Des chercheurs du campus de Caltech et du JPL ont collaboré à la mise au point d’une méthode permettant de recouvrir de graphène les cathodes des batteries lithium-ion, prolongeant ainsi la durée de vie et les performances de ces batteries rechargeables très répandues.
Ces efforts ont abouti à une découverte prometteuse qui pourrait améliorer les performances des batteries lithium-ion et réduire la dépendance au cobalt, un élément fréquemment utilisé dans les batteries lithium-ion et dont il est difficile de s’approvisionner de manière durable.
David Boyd, chercheur principal au Caltech, a travaillé au cours de la dernière décennie pour développer des techniques de fabrication du graphène, une couche de carbone d’un atome d’épaisseur qui est incroyablement solide et conduit l’électricité plus facilement que des matériaux tels que le silicium. En 2015, M. Boyd et ses collègues ont découvert qu’il était possible de produire du graphène de haute qualité à température ambiante. Auparavant, la production de graphène nécessitait des températures extrêmement élevées, jusqu’à 1 000 degrés Celsius.
Après cette découverte, la chasse aux nouvelles applications du graphène a commencé. Récemment, M. Boyd a fait équipe avec Will West, un technologue du JPL, que le Caltech gère pour le compte de la NASA. West est spécialisé dans l’électrochimie et, en particulier, dans le développement de technologies de batteries améliorées. Boyd et West ont entrepris de voir si le graphène pouvait créer une batterie lithium-ion améliorée. Ils ont aujourd’hui démontré que c’était le cas.
« Démontrer une tendance fiable dans la performance des cellules de batterie nécessite des matériaux cohérents, un assemblage cohérent des cellules et des tests minutieux dans une série de conditions », précise Brent Fultz, professeur de science des matériaux et de physique appliquée de Caltech, Barbara et Stanley R. Rawn, Jr. « Il est heureux que l’équipe ait pu effectuer ce travail de manière aussi reproductible, même s’il a fallu un certain temps pour s’en assurer. »

→ **Données enregistrées**:

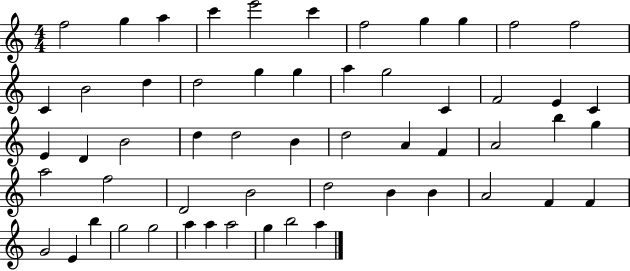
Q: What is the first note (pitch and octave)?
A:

→ **Consigne**: Reproduisez mot pour mot le passage de l'extrait choisi qui s'ouvre sur les mots contenant « Ces efforts ont » et s'achève sur « de manière durable. ». La liste n'a aucun rapport avec l'extrait choisi.

→ **Réponse complète**:
Ces efforts ont abouti à une découverte prometteuse qui pourrait améliorer les performances des batteries lithium-ion et réduire la dépendance au cobalt, un élément fréquemment utilisé dans les batteries lithium-ion et dont il est difficile de s’approvisionner de manière durable.